Henrik Moltke
From Wikipedia, the free encyclopedia
Henrik Moltke | |
|---|---|
Moltke in 2024 | |
| Born | 9 April 1976 Odense, Denmark |
| Occupations | Journalist, filmmaker |
| Years active | 2000–present |
| Website | moltke |
Henrik Moltke (born 9 April 1976) is a Danish investigative journalist and documentary filmmaker. Working with Pulitzer Prize-winning journalists including Laura Poitras, Julia Angwin, James Risen, and Charlie Savage, Moltke exposed the physical infrastructure behind the National Security Agency's most closely guarded domestic surveillance partnerships with AT&T, one of the largest corporate-government intelligence collaborations in American history. He identified 33 Thomas Street in Manhattan as TITANPOINTE, a secret NSA surveillance hub, and located eight additional NSA monitoring facilities hidden inside AT&T buildings across the United States. He is also a contributor to the Academy Award-winning documentary Citizenfour and co-directed Project X (2016) with Poitras.
Moltke studied literature and rhetoric at the University of Copenhagen and holds an M.A. in journalism from Goldsmiths, University of London.[1]
He began his career at DR, Denmark's public broadcaster, where he worked as a journalist and radio documentarist from 2000 to 2014.[1] From 2014 to 2019 he reported for The New York Times, The Intercept, and ProPublica, primarily on surveillance and telecommunications.[2] He served as editor at Altinget in 2019 before returning to DR as science and technology correspondent from 2019 to 2025, covering artificial intelligence, cybersecurity, and digital policy for Denmark's largest news organization.[3] At DR he created and hosted Prompt, a weekly podcast on artificial intelligence that became one of Denmark's most-followed technology programmes. Since 2026 he has worked independently as a journalist, speaker, and consultant on technology, AI, and cybersecurity.
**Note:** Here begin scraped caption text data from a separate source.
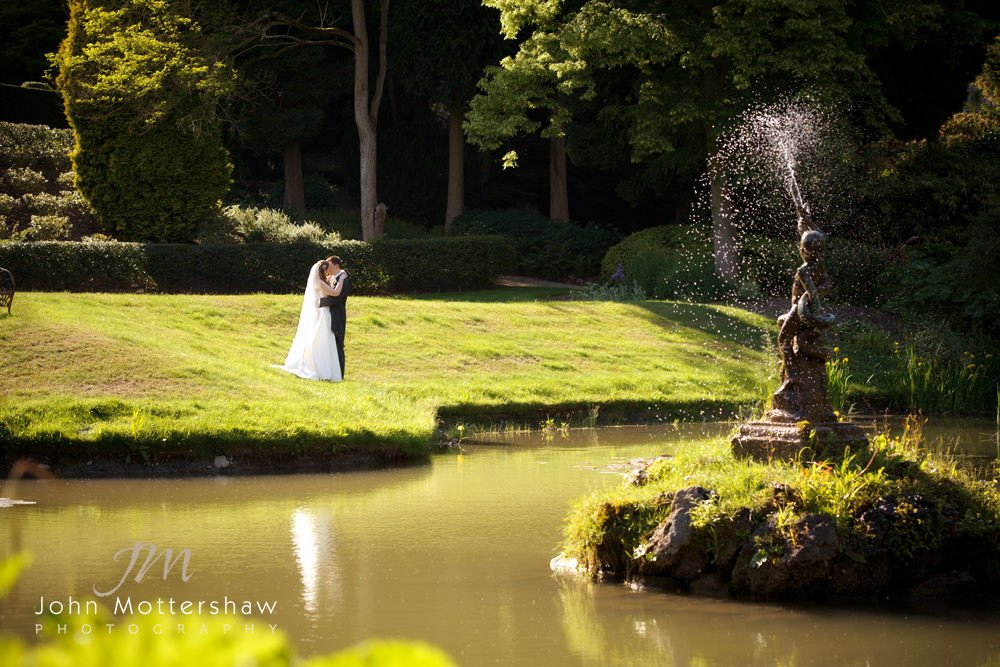 a bride and groom pose for wedding photographs by the lake at Thornbridge Hall near Sheffield.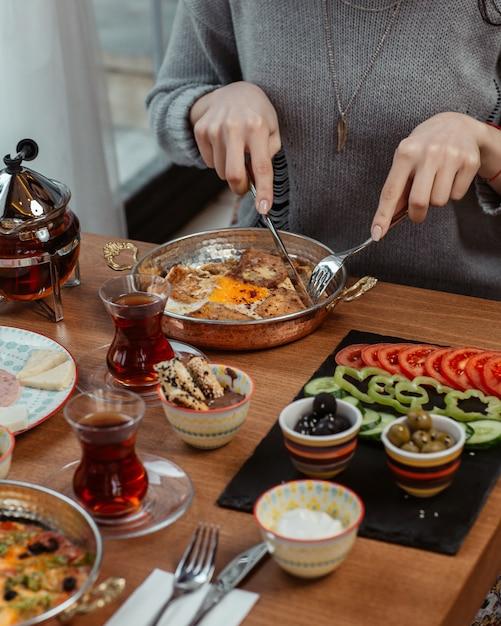 Une femme mange une omelette avec du thé noir et des aliments tout autour. Photo gratuit
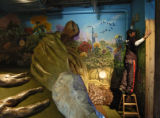 John Farrales (cq) washes smoke of the walls of the Ant Colony display of Children's Museum...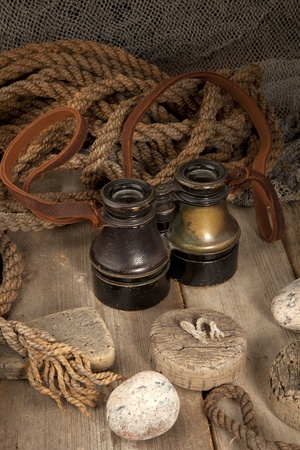 Antique binoculars on old wood  Stock Photo - 8531342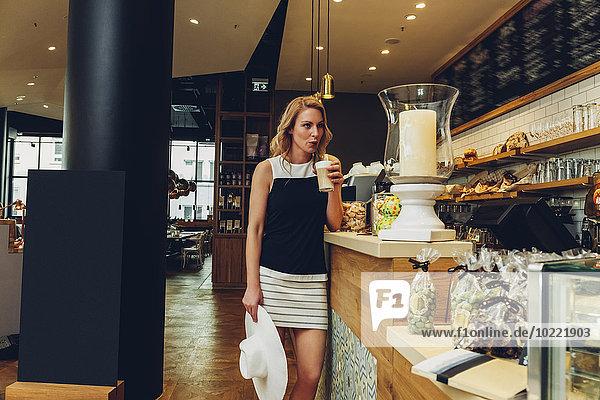 Blonde Frau steht an der Theke in einem Café und trinkt Latte Macchiato.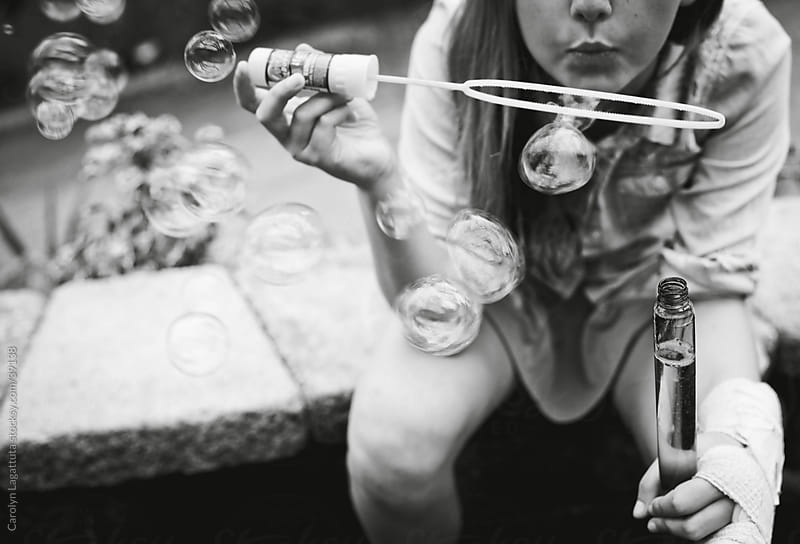 Young girl with a cast on her hand blowing bubbles by Carolyn Lagattuta for Stocksy United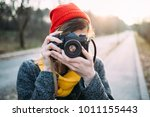 girl photographing with retro...   Shutterstock . vector #1011155443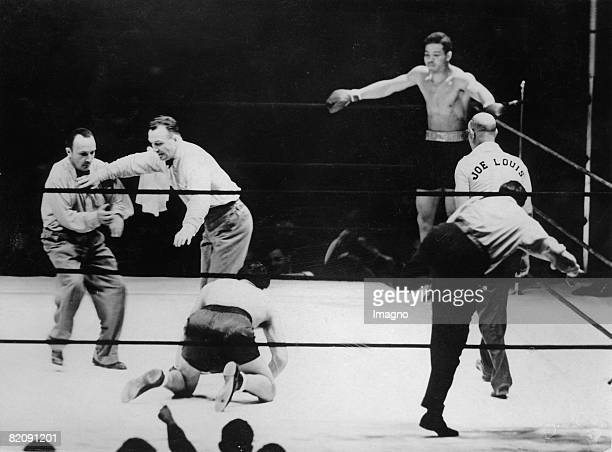 The referee is counting the seconds at the heavy weight boxing match for the title of the world champion between Joe Louis and Max Schmeling New York...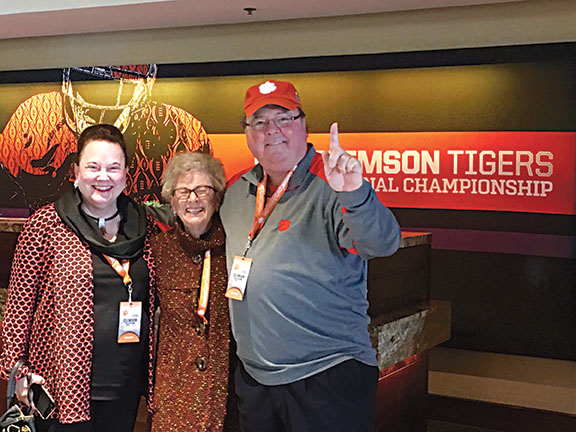 Johnston native and Clemson fan Eva Holmes is flanked by her children Vangie and Lewis in Arizona at the National Championship.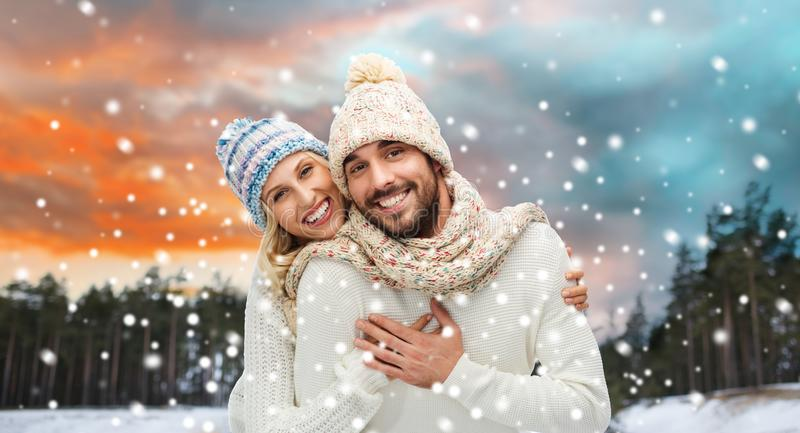 Smiling couple in winter clothes hugging stock photo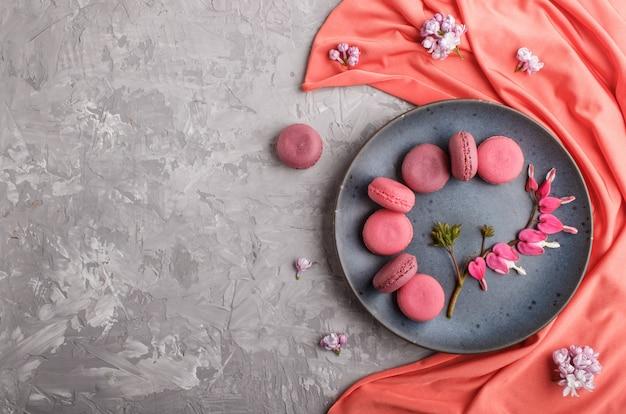 Roxo e rosa macaron ou bolos macaroon na placa cerâmica azul com têxteis vermelho Foto Premium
Earlier in his career, Moltke co-founded Creative Commons Denmark (2005–2010) and served as European Project Lead at the Mozilla Foundation (2010–2011).
Notable work
AT&T and NSA surveillance
In August 2015, Moltke published a front-page New York Times investigation with Pulitzer Prize winners Julia Angwin, James Risen, and Laura Poitras, revealing the scope of AT&T's cooperation with the NSA under the FAIRVIEW program. The story, also published by ProPublica, exposed what the Times described as AT&T's "extreme willingness to help" the NSA conduct warrantless surveillance of vast quantities of international and domestic internet traffic.[4][5]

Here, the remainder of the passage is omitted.